André Markowicz, à propos de sa retraduction de L'Idiot de Dostoievski, racontait que, durant son travail, il ne cessait de se poser cette question qui le hantait : "Comment diable un homme peut-il écrire cela ?". C'est un peu le même sentiment que l'on ressent quand on découvre Voyage au bout de l'enfer. C'est un film invraisemblable, une météore sublime qui a traversé le cinéma américain et qui continue de foncer, avec sa lente majesté, ses acteurs superbes, sa mise en scène parfaite et étrange. Comment peut-on atteindre une telle ambition, saisir à ce point l'infime fragilité du vivant, avec une telle justesse ? Car je crois, finalement, de plus en plus, que le cinéma n'est qu'un art de la justesse, de la vérité. Ce n'est bien sûr pas incompatible avec le déploiement d'un imaginaire important, en témoigne l'ambition folle et prométhéenne du film, qui fait que chaque plan pourrait être un film, un pays et une vie en soi, et la façon avec laquelle son récit joue avec les motifs des plus grandes tragédies.

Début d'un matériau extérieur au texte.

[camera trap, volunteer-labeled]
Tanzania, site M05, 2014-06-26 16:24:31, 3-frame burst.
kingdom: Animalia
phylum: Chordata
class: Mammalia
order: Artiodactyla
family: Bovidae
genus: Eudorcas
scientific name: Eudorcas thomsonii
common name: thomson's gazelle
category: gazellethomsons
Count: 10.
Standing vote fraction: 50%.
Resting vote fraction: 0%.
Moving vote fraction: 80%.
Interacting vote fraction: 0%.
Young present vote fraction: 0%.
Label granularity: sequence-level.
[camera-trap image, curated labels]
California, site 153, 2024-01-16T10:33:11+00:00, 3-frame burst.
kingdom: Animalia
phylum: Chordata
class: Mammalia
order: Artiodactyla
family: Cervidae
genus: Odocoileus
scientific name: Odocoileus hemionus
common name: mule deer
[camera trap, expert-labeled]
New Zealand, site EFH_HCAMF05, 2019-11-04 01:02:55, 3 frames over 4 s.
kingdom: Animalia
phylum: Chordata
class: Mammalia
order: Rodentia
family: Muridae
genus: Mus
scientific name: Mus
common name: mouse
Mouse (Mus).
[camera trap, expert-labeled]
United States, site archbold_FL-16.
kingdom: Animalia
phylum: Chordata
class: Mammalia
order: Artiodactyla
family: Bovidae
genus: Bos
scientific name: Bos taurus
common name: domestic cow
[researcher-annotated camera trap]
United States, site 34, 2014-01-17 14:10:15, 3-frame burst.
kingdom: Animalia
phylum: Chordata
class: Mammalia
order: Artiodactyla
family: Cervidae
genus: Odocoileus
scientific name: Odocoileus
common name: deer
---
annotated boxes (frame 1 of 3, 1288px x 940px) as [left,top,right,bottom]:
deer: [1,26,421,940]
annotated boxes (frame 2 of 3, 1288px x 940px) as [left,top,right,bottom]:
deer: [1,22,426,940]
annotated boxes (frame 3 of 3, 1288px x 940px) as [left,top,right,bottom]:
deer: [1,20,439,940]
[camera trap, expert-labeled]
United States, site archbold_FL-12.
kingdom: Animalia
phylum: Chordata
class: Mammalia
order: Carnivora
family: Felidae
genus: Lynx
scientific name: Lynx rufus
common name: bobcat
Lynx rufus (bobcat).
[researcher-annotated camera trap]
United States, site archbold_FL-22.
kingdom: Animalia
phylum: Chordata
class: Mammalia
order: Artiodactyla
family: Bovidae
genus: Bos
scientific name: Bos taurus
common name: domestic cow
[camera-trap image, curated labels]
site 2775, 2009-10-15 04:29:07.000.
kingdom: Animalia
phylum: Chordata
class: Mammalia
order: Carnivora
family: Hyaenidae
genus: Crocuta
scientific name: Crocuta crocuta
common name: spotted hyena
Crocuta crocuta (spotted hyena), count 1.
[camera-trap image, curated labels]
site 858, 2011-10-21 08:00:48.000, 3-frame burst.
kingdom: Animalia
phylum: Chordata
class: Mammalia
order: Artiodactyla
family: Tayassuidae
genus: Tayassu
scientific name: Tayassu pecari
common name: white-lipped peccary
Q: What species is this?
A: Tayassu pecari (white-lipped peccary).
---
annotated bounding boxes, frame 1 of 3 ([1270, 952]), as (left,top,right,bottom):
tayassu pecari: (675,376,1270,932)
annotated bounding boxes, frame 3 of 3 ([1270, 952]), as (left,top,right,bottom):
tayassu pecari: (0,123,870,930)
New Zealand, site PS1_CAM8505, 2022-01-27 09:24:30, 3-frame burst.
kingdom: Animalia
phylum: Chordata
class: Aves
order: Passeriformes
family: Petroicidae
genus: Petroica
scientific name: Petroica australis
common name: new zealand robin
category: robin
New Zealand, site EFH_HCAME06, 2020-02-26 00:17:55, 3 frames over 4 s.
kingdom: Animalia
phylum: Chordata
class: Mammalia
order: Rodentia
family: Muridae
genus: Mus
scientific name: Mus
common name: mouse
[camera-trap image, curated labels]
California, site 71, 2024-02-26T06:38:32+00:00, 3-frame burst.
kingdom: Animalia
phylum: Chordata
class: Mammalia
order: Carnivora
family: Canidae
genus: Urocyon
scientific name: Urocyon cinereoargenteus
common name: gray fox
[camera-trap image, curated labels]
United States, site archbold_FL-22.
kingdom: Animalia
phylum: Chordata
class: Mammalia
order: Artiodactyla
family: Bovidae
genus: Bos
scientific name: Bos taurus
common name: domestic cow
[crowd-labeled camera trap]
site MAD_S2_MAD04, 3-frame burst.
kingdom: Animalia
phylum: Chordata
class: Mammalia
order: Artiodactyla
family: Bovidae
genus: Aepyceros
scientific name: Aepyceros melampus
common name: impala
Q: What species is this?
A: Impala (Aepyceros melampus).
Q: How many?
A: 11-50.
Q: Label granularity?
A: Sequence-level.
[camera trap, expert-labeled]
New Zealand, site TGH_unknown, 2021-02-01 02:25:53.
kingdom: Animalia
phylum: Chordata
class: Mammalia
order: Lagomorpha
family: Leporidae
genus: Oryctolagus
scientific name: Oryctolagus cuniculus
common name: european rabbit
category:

Dans chaque plan, Cimino appose avec majesté la marque d'un fatum qui va venir déchirer les personnages et leurs trajectoires. Si bien que ce qui se dit (ou d'ailleurs ne se dit pas) dans une scène semble toujours empesé d'un sentiment de malaise et de dysfonctionnement. Voyage au bout de l'enfer, c'est Shakespeare. Quelque chose ne va pas dans ces scènes de danses et de fêtes tristes ; il y a quelque chose de pourri dans le Royaume Amérique, bouffé de l'intérieur. Cimino va chercher l'élément qui va venir tendre encore un peu plus l'image et ces rapports humains confrontés au deuil, à l'abandon et à l'incapacité de communiquer parce que la folie du monde les a fait taire à jamais. Dans un plan sublime, la bande de copains s'amuse à laisser sur la chaussée leur ami en faisant plusieurs demi-tours en voiture. Il y a un lac derrière que magnifique la splendide photographie de Vilmos Zsigmond. La scène, d'abord drôle et touchante, va sembler durer jusqu'à l'inconfort, notre regard comme tendu par cette route que la voiture ne traversera jamais, continuant ses tours sur elle même, dans un paysage vaste et merveilleux comme dévitalisé et fermé sur lui-même. C'est bien ce que le film : une succession de surplaces, de ratés, d'éléments qui s'entrechoquent comme des dominos et s'autodétruisent successivement. Comme si les grands espaces étaient devenus trop petits pour nous contenir, trop petit pour nous assagir. Ce que l'on verra des arbres et des forêts, c'est un daim frappé d'une balle et gisant dans sa lourdeur.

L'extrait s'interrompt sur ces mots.